Susan K. Smith.2 1
Susan K. Smith

 

By SUSAN K. SMITH

Crazy Faith Ministries

 

Since I learned during my research for my latest book that Sam Bowers, the grand wizard of the Ku Klux Klan who was responsible for leading killing raids of Black people, including Vernon Dahmer, a Black man who dared register people to vote, had his army of killers fast and pray before carrying out their deeds, I’ve been convinced that the God of White people is different than that of Black people in this country.

Bowers believed that God had called him to save white supremacy; he compared his “call” to that of the Biblical Paul who met Jesus on the Damascus Road. From that day forward, Bowers carried out what he considered his divine calling with a fiery faith and an equally fiery fury.

I was reminded of that when the Jan. 6 insurrectionists at the United States Capitol Building stopped their vandalism of the Senate chambers … to pray … and my opinion about there being two gods in this country only deepened.

White mobs attacking Black neighborhoods, churches, businesses and individuals is nothing new in this country. The mobs have come out in angry protest over Black progress in this country which has worked intensively to keep Blacks “in their place.” Mobs attacked and destroyed whole Black communities, including in Tulsa, which we commemorate this week in Rosewood, Florida; in East St. Louis; in Elaine Arkansas; and in Wilmington, North Carolina.

What’s striking, though, is that according to documents, many of these mobsters were church-going Christians.

Robert P. Jones writes in White Too Long, “the Christian denomination in which I grew up was founded on the proposition that chattel slavery could flourish alongside the gospel of Jesus Christ. Its founders believed this arrangement was not just possible but also divinely mandated.”

Lecraé Moore, a Christian rapper who grew up in a primarily White evangelical world, realized as time went on that adherents to that faith believed that to be Republican was to be Conservative, and to be Conservative meant that you had key political issues you pushed for: pro-life, small government and Conservative judges. But when he began to voice concerns about how Black people were treated in this country following the murder of Trayvon Martin by George Zimmerman, he was shut down and told that religion was not about politics. Talking about race and racism, he soon learned, was a political issue and was therefore to be ignored. “Just follow the Bible,” he was told. “Follow the Bible and follow Christ.”

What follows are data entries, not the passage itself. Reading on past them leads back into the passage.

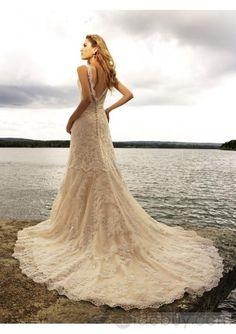 beautiful! <3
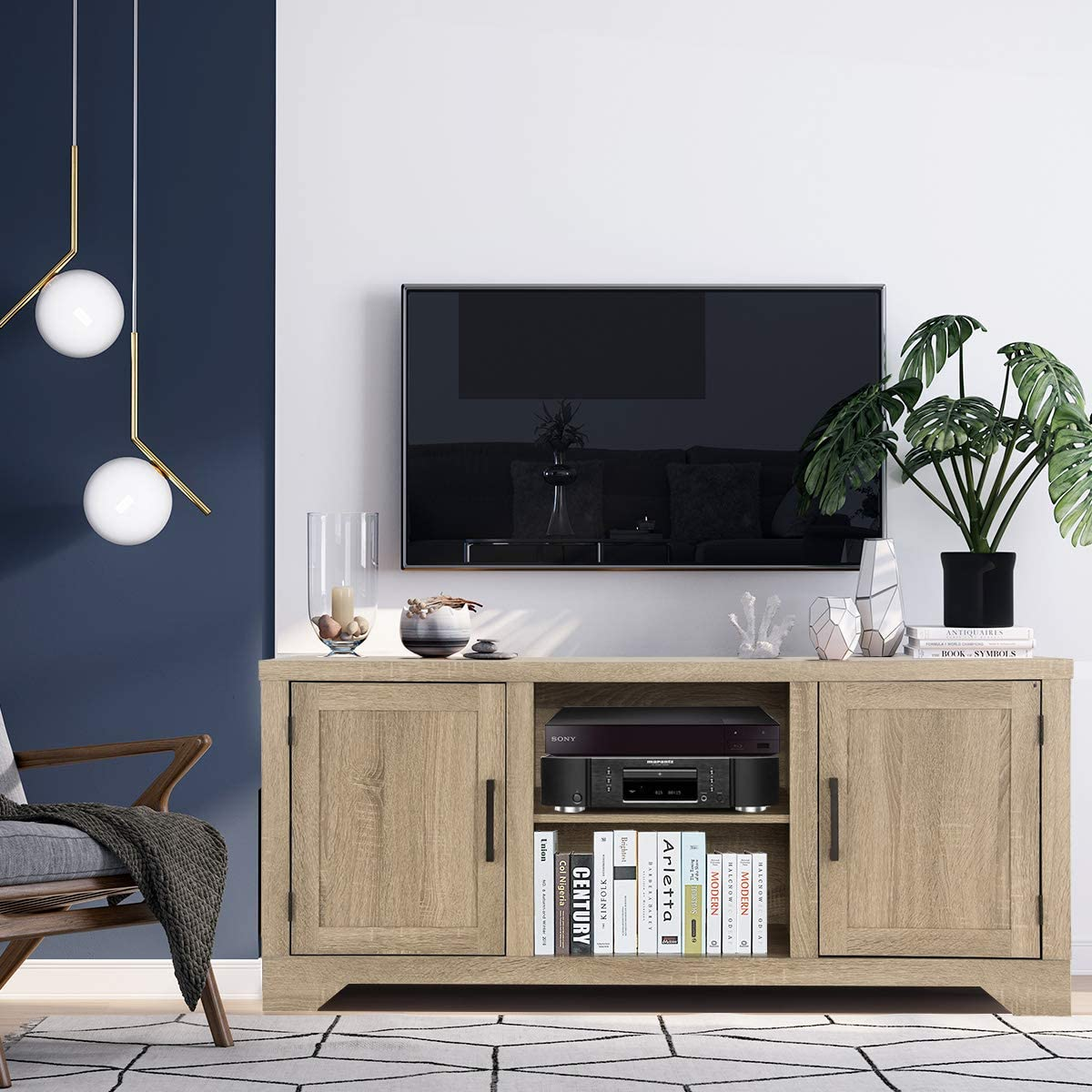 Tangkula Farmhouse Barn Wood TV Stand for TVs up to 65 Inches, Universal TV Storage Cabinet with Doors and Shelves, Ideal for Home Living Room, Natural Design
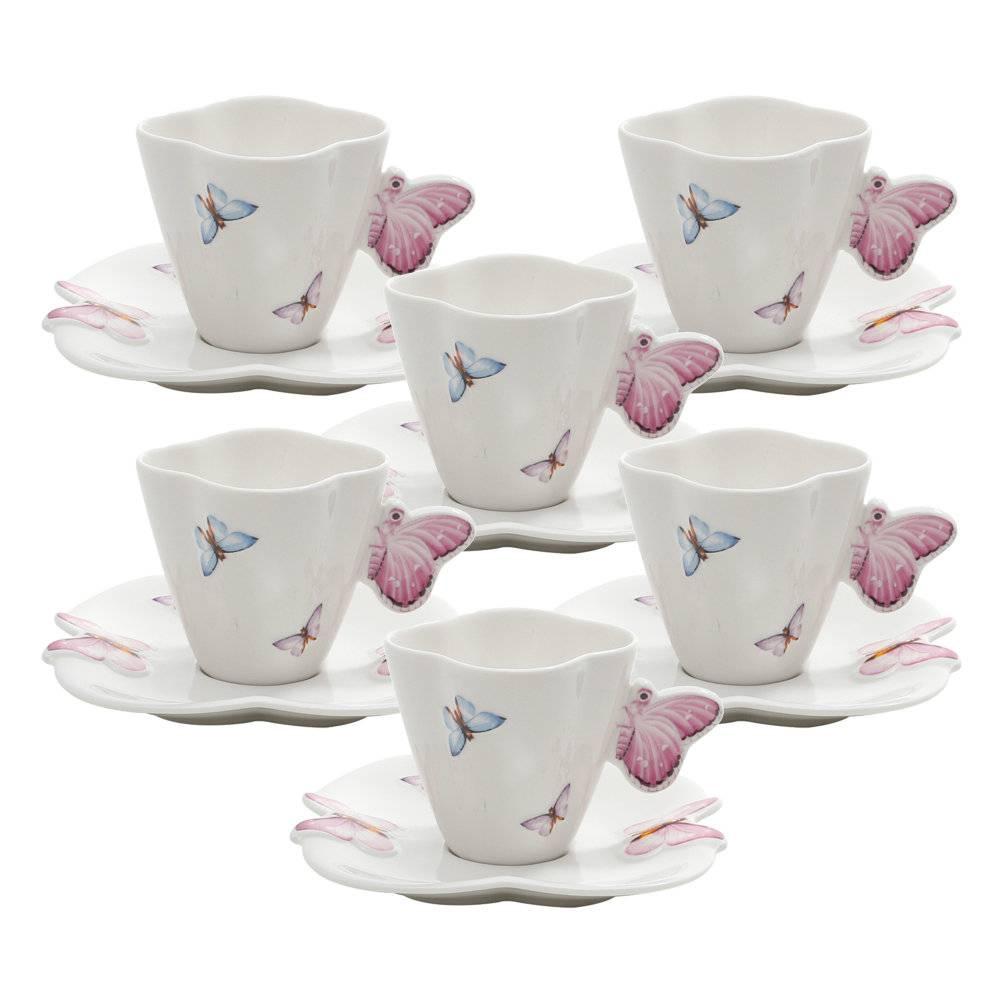 Jogo 6 Xícaras para Café Borboletas - 100 ml - em Porcelana - Wolff - 12,5 cm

He was confused. The Christ he read about and studied did not appear to support racism – or bigotry of any sort – but the White evangelicals with whom he had connected told him otherwise. He found that he had to hold onto his beliefs about God’s desire for there not to be racism. It cost him. Up to that point, he had been a celebrated artist who performed at churches all over the country – including White evangelical churches – but once he put a stake in his belief that God was a lover of all people regardless of race, religion or ethnicity, invitations dried up. Where he once had sung to huge audiences, now his concerts had only a handful of fans. One venue, he remembered, had only 150 people show up.

The god of White evangelicals has always been a problem – on the side, it has seemed, of those who hated Black people and actually worked to exterminate the Native American people who were on this land when the pilgrims arrived – all in the name of God.

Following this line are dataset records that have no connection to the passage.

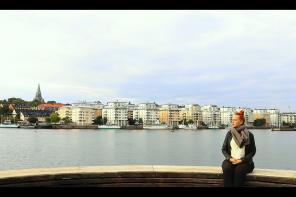 Tales untold: Anna Berglund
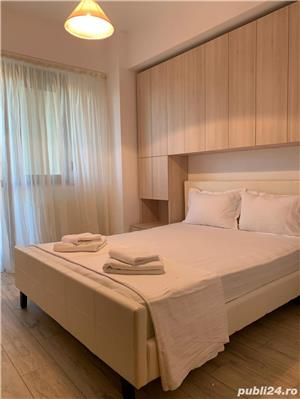 Regim Hotelier Iasi - Palas / Copou / Tudor / Centru - imagine 5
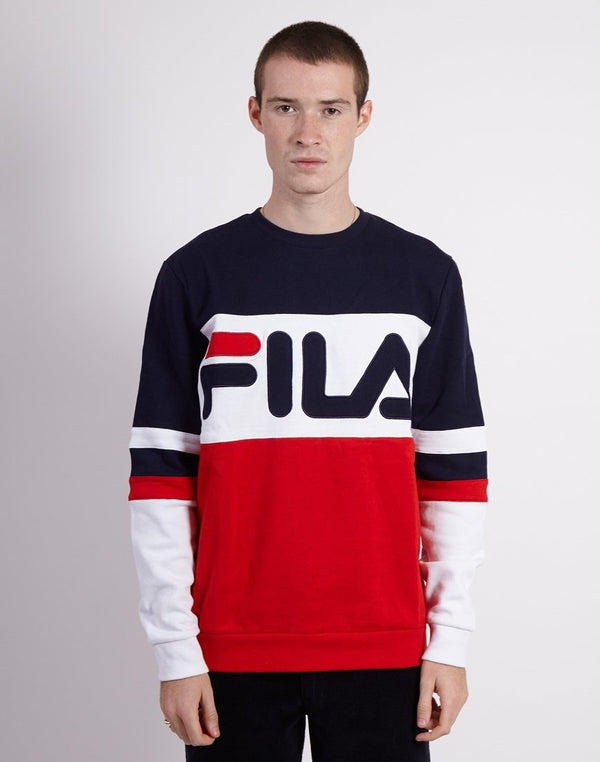 Fila - Freddie Oversized Sweatshirt Red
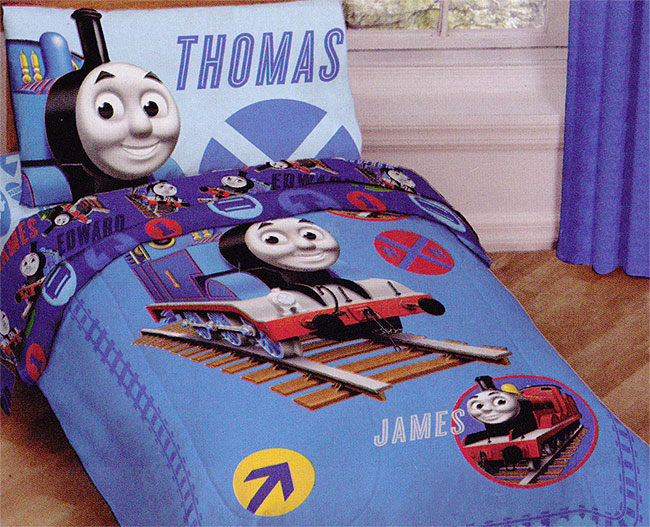 4pc Thomas Train Railroad Bedding Set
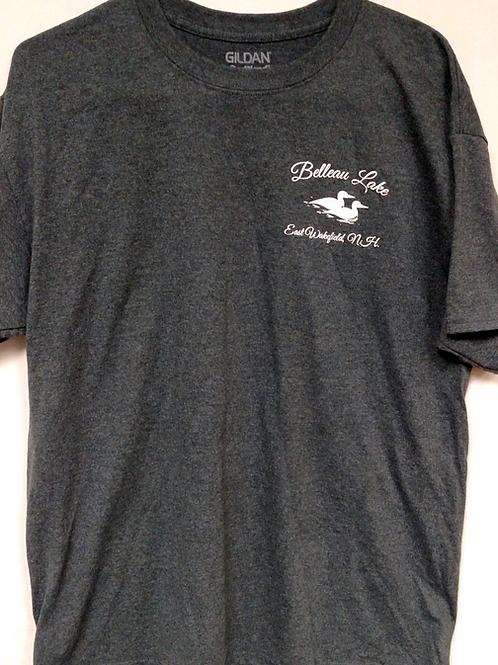Men's Logo T-Shirt Gray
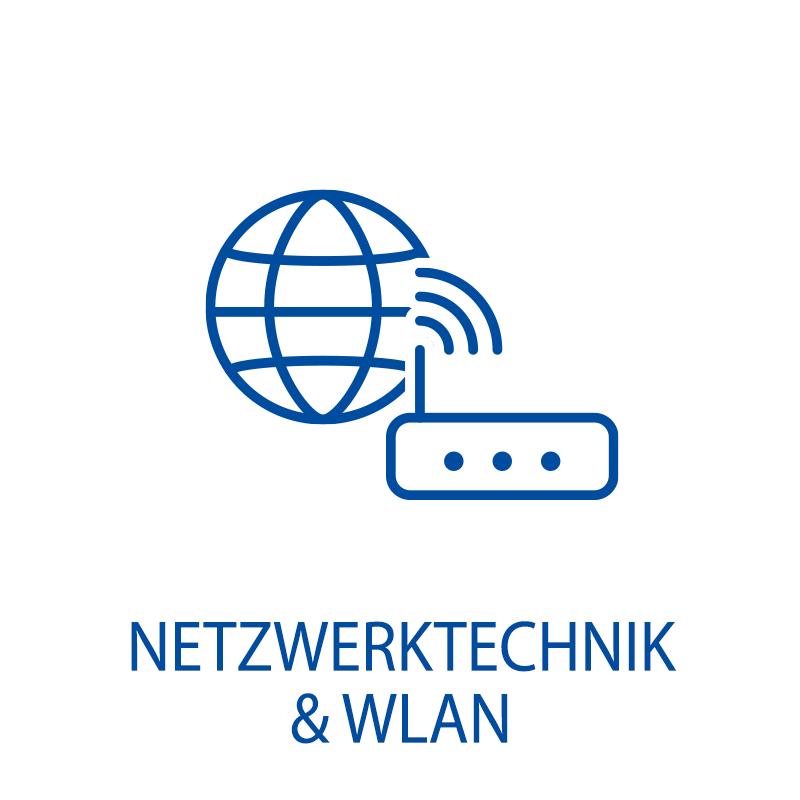 netzwerk-technik-blau-hover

They are working now to undercut and undermine the American democracy, and they, again, are doing it as they pronounce that it is God’s will. Racism, they believe, is God’s will, so hearing complaints about attacks on Black people does not bother them. The lives and well-being of Black people is not their concern, nor do they believe, apparently, that it is the concern of God, either, according to an NBC News editorial.

That god is not the God I serve and love. That god has made Black preachers, activists, scholars and writers struggle with the very concept of God, causing some, like the Rev. William R. Jones to ponder who God really is. His book, Is God a White Racist? explores that question in depth.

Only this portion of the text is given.